Credico has a remedy for that: Elect him.

"I will get rid of Police Commissioner Ray Kelly, who is a combination of J. Edgar Hoover and Joseph Fouche, Napoleon's dreaded head of the secret police. Everyone is afraid of him. He's got the Red Squads going; they were infiltrating groups at Occupy Wall Street. Kelly is doing all these joint operations with the feds under the guise of fighting terrorism, and this city is crawling with undercover cops -- FBI, DEA, AFT, all running joint task forces with the NYPD. They've foiled 14 plots, all hatched by the NYPD. Ray Kelly has way too much power," the veteran activist said flatly.

"There is a lot of money not only in the prison industrial complex, but also the police industrial complex," Credico noted. "They have asset forfeiture and lots of new schemes, tons of undercover agents, who are really there to beat up on the black community. They infiltrate, demonize, and destroy lives, and this has to stop."

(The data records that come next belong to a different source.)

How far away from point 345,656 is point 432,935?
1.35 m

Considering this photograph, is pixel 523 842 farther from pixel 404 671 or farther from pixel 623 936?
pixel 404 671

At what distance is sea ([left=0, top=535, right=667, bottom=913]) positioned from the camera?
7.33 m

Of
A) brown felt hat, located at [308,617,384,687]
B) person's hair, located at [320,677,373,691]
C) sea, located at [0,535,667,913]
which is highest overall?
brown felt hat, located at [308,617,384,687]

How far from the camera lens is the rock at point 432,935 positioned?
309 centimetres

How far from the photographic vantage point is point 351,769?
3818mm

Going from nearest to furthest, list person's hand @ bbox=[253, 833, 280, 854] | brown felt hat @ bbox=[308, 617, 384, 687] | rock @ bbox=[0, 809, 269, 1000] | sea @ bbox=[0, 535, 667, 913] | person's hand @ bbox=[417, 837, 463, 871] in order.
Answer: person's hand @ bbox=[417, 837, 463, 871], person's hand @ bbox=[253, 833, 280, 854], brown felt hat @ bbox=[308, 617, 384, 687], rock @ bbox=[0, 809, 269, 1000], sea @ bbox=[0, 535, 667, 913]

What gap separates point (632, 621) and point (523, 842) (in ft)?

Credico has been active in the Occupy Wall Street moving, having been arrested five times by the NYPD, but before that, he was active in the city's minority communities for years, working to reform the Rockefeller drug laws with the William Moses Kunstler Fund for Racial Justice (in between stints flying out to Tulia, Texas, to deal with the bogus mass arrests of black men on drug charges there), and fighting stop-and-frisk. He currently is taking time out of his days to attend hearings in the criminal trial of the NYPD officer who shot and killed unarmed 18-year-old Ramarley Graham in his own bathroom as he was flushing a bag of weed down the toilet.

"I go to every one of the court dates and sit right next to his mother," he said. "This cop invaded Ramarley's house and shot him in the head for weed, but it's not an isolated incident. No cops go to jail for killing a black person, but a spit on a cop and you can go to jail for years. This is just one cop -- and he's like the Lt. Calley of the NYPD. [Editor's Note: Calley was the sole US Army officer convicted of a crime in the Vietnam War My Lai massacre.] It's not an isolated incident; it's the policy, the same policy that killed Ramarley Graham and Sean Bell and Amador Diallou. So many people have been killed by the NYPD, and it's not just the guys on the street; it's a brutal force."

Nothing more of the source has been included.